By Fang-Yi Chiou
Editor’s Note: this post is contributed by Fang-Yi Chiou, research fellow of the Institute of Political Science, Academia Sinica.
In the political science research communities across Asian countries, the use of quantitative methodology is a relatively recent phenomenon. However, quantitative political science has a potential to greatly inform debates and enhance our understanding of long-standing questions that are of interest to political scientists and decision makers in the region.

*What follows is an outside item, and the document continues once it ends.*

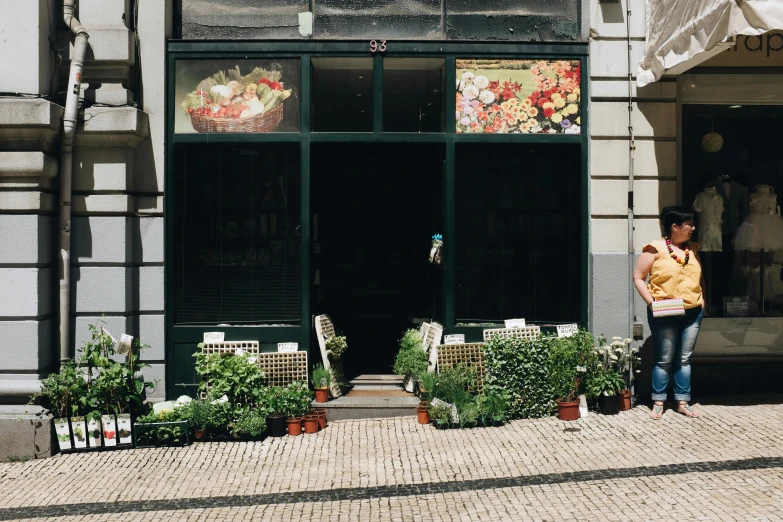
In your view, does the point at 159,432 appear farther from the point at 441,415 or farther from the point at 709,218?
the point at 709,218

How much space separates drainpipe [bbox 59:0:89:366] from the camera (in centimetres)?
886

In January 2013, Professor Kosuke Imai of Princeton University initiated the idea of having an annual political methodology meeting in Asia and organized a program committee that is composed of methodologists from various parts of Asia. The committee then set forth to promote the advancement of quantitative social science research in Asia by holding a two-day annual conference on political methodology in Asia. The inaugural meeting was held in Tokyo in January 2014, jointly sponsored by the Tokyo Institute of Technology, Gakushuin University, and Princeton University. It attracted about 70 participants from 13 countries, and roughly 40% of them traveled from outside of Japan.
With the same spirit, the 2015 Asian political methodology conference took place in Taipei, Taiwan. We were very honored to have three distinguished invited speakers: Professor Kevin Quinn of University of California, Berkeley who is the current president of the Society for Political Methodology (SPM), Professor Simon Jackman of Stanford University who is a former president of the SPM, and Professor Chi Huang who is one of the most respected political methodologists in Taiwan. In addition, there were about 120 conference attendees, with more than 30 from regions other than Taiwan. The conference created many opportunities for scholarly exchanges among participants who would otherwise have had no opportunity to meet.

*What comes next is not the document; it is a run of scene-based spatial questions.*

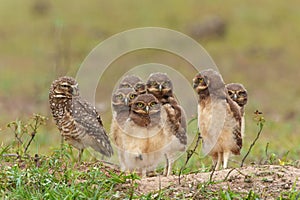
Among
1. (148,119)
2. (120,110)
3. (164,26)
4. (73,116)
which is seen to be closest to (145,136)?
(148,119)

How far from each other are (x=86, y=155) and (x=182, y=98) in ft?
4.64

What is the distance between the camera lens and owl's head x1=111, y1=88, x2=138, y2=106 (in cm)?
668

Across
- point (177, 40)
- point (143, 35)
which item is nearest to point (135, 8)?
point (143, 35)

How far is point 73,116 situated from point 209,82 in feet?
4.80

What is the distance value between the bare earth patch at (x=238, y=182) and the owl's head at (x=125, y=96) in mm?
1156

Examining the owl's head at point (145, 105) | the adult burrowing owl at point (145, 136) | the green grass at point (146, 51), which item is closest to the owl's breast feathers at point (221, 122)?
the adult burrowing owl at point (145, 136)

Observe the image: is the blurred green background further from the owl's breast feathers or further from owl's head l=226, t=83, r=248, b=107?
the owl's breast feathers

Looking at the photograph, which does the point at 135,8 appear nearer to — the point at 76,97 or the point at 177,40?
the point at 177,40

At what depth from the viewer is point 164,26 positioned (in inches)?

This conference program included 3 invited talks, 12 paper presentations, and 9 poster presentations. While some presenters were domestic scholars, other presenters came from South Korea, Japan, Hong Kong, Australia, Ireland, Britain, Germany, and the U.S. These papers not only addressed some of the most interesting substantive topics in political science, but also spoke to the most important research areas in political methodology, including survey design, computation methods, measurement problems, Bayesian data analysis, and causal inference (please see http://asiapolmeth.princeton.edu/online-program for the conference program). Our presenters shed new light on existing methodological issues and highlighted areas for future research. The conference was large enough to cover various methodological issues, and yet was small enough to allow numerous opportunities for attendees to interact with each other.
This conference was organized by the Institute of Political Science at Academia Sinica, and cosponsored by the Institute of Political Methodology and Princeton University (Program for the Quantitative and Analytical Political Science). Academia Sinica has played a significant role in contributing to the development of political methodology in Taiwan and across Asia by holding international conferences on positive political economy, workshops on methodology, and summer methodology courses to promote formal modeling and political methodology in Taiwan. This conference was the first-ever large-scale international conference in Taiwan focusing on the advancement of political methodology. We believe that it will have a substantial impact on Taiwan’s next generation of political scientists, as many of the attendees were graduate and undergraduate students interested in pursuing careers in the discipline.
The program committee for this conference was composed of Fang-Yi Chiou (Academia Sinica, Taiwan, committee chair and local host), Kentaro Fukumoto (Gakushuin University, Japan), Benjamin Goldsmith (University of Sydney, Australia), Kosuke Imai (Princeton University, USA), Xun Pang (Tsinghua University, China), and Jong Hee Park (Seoul National University, South Korea). The administrative and funding support from Academia Sinica and Princeton University contributed to the conference’s success.
We will hold this conference again in Beijing in 2016, in Seoul in 2017, and in Sydney in 2018. We hope to see you in Beijing next year!